EXERCISE AIM
Copy the rows below word for word, leaving out the pictures.

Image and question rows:
--- BEGIN ---
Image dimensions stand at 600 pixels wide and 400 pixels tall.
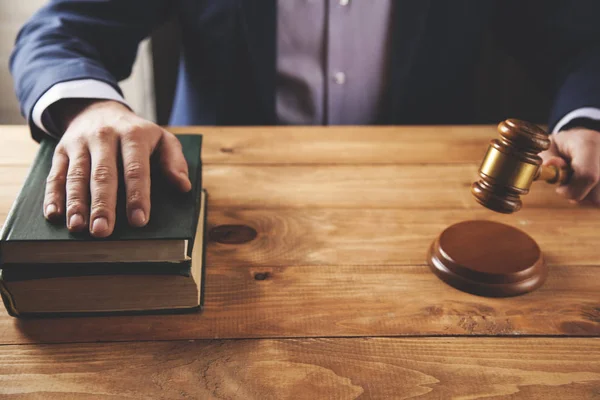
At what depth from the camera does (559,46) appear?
149 centimetres

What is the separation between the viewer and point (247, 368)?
686mm

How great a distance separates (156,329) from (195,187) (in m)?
0.22

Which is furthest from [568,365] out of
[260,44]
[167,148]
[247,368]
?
[260,44]

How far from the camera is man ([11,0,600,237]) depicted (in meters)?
1.12

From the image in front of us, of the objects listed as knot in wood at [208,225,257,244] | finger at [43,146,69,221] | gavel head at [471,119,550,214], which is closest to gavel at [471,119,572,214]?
gavel head at [471,119,550,214]

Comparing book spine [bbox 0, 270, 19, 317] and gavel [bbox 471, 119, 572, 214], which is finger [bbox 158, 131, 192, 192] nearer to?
book spine [bbox 0, 270, 19, 317]

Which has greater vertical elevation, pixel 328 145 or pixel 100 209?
pixel 100 209

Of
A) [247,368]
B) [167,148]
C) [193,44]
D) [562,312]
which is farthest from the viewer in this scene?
[193,44]

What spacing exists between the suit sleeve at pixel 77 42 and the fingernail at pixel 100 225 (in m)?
0.49

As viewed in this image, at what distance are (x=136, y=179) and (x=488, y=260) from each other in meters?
0.53

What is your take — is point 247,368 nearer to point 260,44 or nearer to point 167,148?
point 167,148

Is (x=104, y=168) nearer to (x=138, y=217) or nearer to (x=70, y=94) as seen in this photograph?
(x=138, y=217)

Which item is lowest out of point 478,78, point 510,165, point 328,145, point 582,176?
point 478,78

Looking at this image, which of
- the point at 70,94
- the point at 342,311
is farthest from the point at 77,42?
the point at 342,311
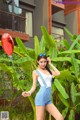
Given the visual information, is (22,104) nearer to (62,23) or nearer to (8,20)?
(8,20)

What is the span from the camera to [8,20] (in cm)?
1714

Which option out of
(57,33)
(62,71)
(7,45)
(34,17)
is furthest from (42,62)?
(57,33)

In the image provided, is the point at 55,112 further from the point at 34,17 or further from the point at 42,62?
the point at 34,17

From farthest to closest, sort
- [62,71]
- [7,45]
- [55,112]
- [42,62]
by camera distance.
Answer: [62,71], [7,45], [42,62], [55,112]

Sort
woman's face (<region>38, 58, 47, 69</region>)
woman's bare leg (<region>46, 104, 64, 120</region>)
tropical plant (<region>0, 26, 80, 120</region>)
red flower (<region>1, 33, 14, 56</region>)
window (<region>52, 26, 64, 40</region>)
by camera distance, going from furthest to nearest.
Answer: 1. window (<region>52, 26, 64, 40</region>)
2. tropical plant (<region>0, 26, 80, 120</region>)
3. red flower (<region>1, 33, 14, 56</region>)
4. woman's face (<region>38, 58, 47, 69</region>)
5. woman's bare leg (<region>46, 104, 64, 120</region>)

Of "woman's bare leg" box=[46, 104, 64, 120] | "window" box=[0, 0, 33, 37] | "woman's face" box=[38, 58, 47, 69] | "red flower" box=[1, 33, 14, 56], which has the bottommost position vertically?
"woman's bare leg" box=[46, 104, 64, 120]

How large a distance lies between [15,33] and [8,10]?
1.53 m

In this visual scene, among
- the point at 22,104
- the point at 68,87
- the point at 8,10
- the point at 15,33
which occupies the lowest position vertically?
the point at 22,104

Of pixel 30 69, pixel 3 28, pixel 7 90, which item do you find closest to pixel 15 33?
pixel 3 28

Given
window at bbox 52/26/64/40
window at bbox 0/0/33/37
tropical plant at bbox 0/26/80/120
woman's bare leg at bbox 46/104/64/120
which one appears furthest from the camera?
window at bbox 52/26/64/40

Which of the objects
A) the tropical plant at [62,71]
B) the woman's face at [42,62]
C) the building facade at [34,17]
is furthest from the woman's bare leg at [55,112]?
the building facade at [34,17]

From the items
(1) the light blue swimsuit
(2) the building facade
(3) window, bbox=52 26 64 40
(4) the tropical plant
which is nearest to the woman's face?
(1) the light blue swimsuit

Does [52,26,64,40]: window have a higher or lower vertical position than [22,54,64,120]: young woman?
higher

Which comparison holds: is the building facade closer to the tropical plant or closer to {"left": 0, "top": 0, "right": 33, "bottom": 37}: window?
{"left": 0, "top": 0, "right": 33, "bottom": 37}: window
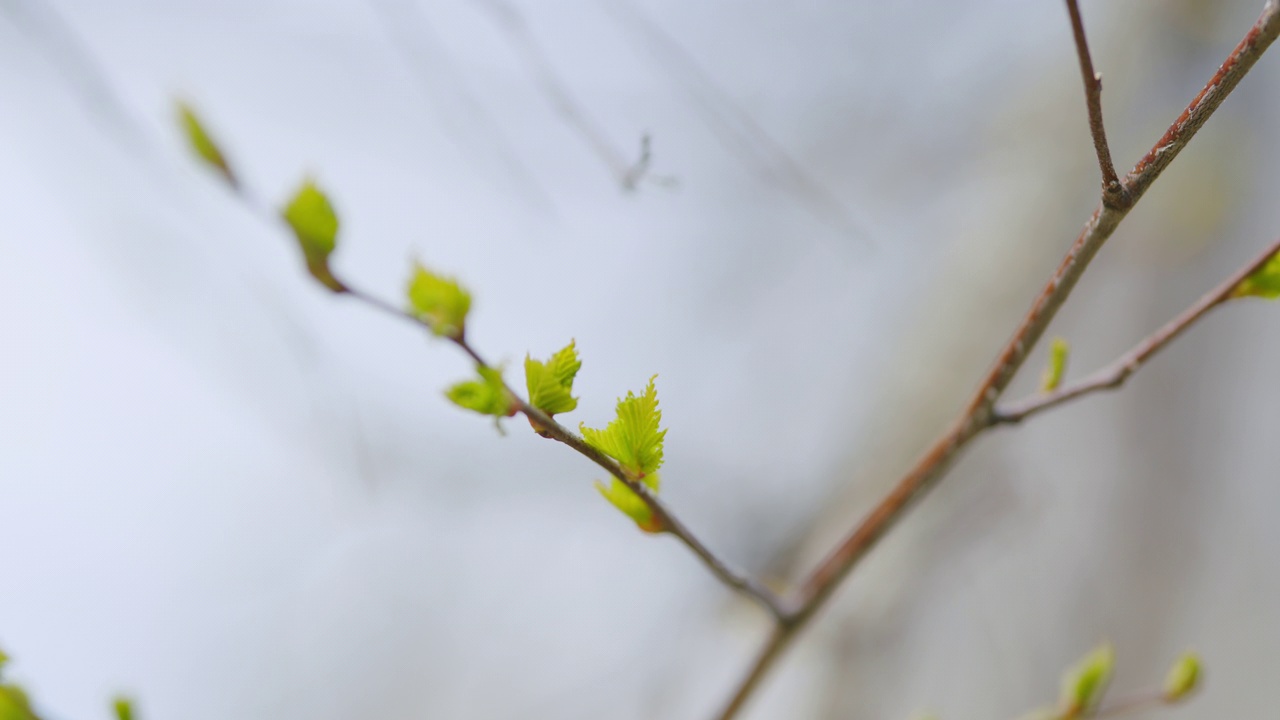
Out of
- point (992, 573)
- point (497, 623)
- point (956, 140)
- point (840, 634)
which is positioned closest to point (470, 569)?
--- END ---
RESPONSE TO THIS EXERCISE
Image dimensions stand at 600 pixels wide and 400 pixels tall.
At what depth from the camera does (559,46) appear?
149 centimetres

What is the separation between the viewer and point (247, 368)?
686mm

How great a distance separates (156,329) from (195,187) (in m)?
0.22

Which is furthest from [568,365] out of
[260,44]
[167,148]
[247,368]
?
[260,44]

How far from the camera is man ([11,0,600,237]) depicted (in meters)?
1.12

From the image in front of us, of the objects listed as knot in wood at [208,225,257,244] | finger at [43,146,69,221] | gavel head at [471,119,550,214], which is closest to gavel at [471,119,572,214]?
gavel head at [471,119,550,214]

Comparing book spine [bbox 0, 270, 19, 317] and gavel [bbox 471, 119, 572, 214], which is finger [bbox 158, 131, 192, 192] nearer to?
book spine [bbox 0, 270, 19, 317]

Which has greater vertical elevation, pixel 328 145 or pixel 100 209?
pixel 100 209

Of
A) [247,368]
B) [167,148]
C) [193,44]
D) [562,312]
which is farthest from the viewer in this scene?
[193,44]

What spacing exists between the suit sleeve at pixel 77 42 and the fingernail at pixel 100 225 (in m)?
0.49

As viewed in this image, at what distance are (x=136, y=179) and (x=488, y=260) from each other in meters?
0.53

What is your take — is point 247,368 nearer to point 260,44 or nearer to point 167,148?
point 167,148

Is (x=104, y=168) nearer to (x=138, y=217) or nearer to (x=70, y=94) as seen in this photograph?
(x=138, y=217)

Which item is lowest out of point 478,78, point 510,165, point 328,145, point 582,176?
point 478,78

Looking at this image, which of
- the point at 70,94
- the point at 342,311
is farthest from the point at 77,42?
the point at 342,311
Given the visual information, is (22,104) nearer to (62,23) or nearer to (8,20)?
(8,20)

What is the span from the camera to [8,20] (in cm)?
1714

Which option out of
(57,33)
(62,71)
(7,45)
(34,17)
is furthest from (42,62)?
(57,33)

In the image provided, is the point at 55,112 further from the point at 34,17 or further from the point at 42,62?
the point at 34,17

From farthest to closest, sort
- [62,71]
- [7,45]
- [55,112]
- [42,62]
by camera distance.
Answer: [62,71], [7,45], [42,62], [55,112]

Sort
woman's face (<region>38, 58, 47, 69</region>)
woman's bare leg (<region>46, 104, 64, 120</region>)
tropical plant (<region>0, 26, 80, 120</region>)
red flower (<region>1, 33, 14, 56</region>)
window (<region>52, 26, 64, 40</region>)
by camera distance, going from furthest to nearest.
Answer: 1. window (<region>52, 26, 64, 40</region>)
2. tropical plant (<region>0, 26, 80, 120</region>)
3. red flower (<region>1, 33, 14, 56</region>)
4. woman's face (<region>38, 58, 47, 69</region>)
5. woman's bare leg (<region>46, 104, 64, 120</region>)

Of "woman's bare leg" box=[46, 104, 64, 120] | "window" box=[0, 0, 33, 37] | "woman's face" box=[38, 58, 47, 69] | "red flower" box=[1, 33, 14, 56], which has the bottommost position vertically?
"woman's bare leg" box=[46, 104, 64, 120]

How large a distance lies between [15,33] and [8,10]?
1.53 m

In this visual scene, among
- the point at 22,104
- the point at 68,87
- the point at 8,10
- the point at 15,33
which occupies the lowest position vertically?
the point at 22,104

Of pixel 30 69, pixel 3 28, pixel 7 90, which item do you find closest to pixel 15 33?
pixel 3 28

Given
window at bbox 52/26/64/40
window at bbox 0/0/33/37
tropical plant at bbox 0/26/80/120
woman's bare leg at bbox 46/104/64/120
which one appears furthest from the camera?
window at bbox 52/26/64/40

Which of the objects
A) the tropical plant at [62,71]
B) the woman's face at [42,62]
C) the building facade at [34,17]
is furthest from the woman's bare leg at [55,112]?
the building facade at [34,17]

From the items
(1) the light blue swimsuit
(2) the building facade
(3) window, bbox=52 26 64 40
(4) the tropical plant
which is nearest to the woman's face?
(1) the light blue swimsuit

Does [52,26,64,40]: window have a higher or lower vertical position than [22,54,64,120]: young woman?
higher

Which comparison holds: is the building facade closer to the tropical plant or closer to {"left": 0, "top": 0, "right": 33, "bottom": 37}: window?
{"left": 0, "top": 0, "right": 33, "bottom": 37}: window
Out of
- point (992, 573)
- point (497, 623)
- point (956, 140)
- point (840, 634)
which is positioned closest to point (470, 569)?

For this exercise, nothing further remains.